_What the task requires_: Count the lines in the entries below that contain the word "which". Give only the number.
───── Stored rows ─────
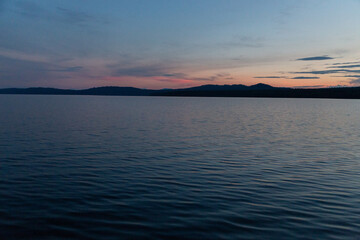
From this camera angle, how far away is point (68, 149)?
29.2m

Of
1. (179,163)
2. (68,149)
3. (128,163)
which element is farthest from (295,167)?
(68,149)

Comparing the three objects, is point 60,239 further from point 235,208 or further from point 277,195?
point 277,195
─────
───── Stored rows ─────
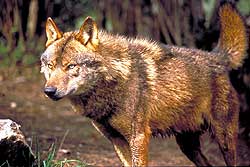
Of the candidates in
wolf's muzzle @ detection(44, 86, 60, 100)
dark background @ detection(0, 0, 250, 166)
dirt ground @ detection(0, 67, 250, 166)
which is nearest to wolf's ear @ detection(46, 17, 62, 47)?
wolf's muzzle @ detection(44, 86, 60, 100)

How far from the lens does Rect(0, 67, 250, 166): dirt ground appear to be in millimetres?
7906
─────
_Problem solution_: 2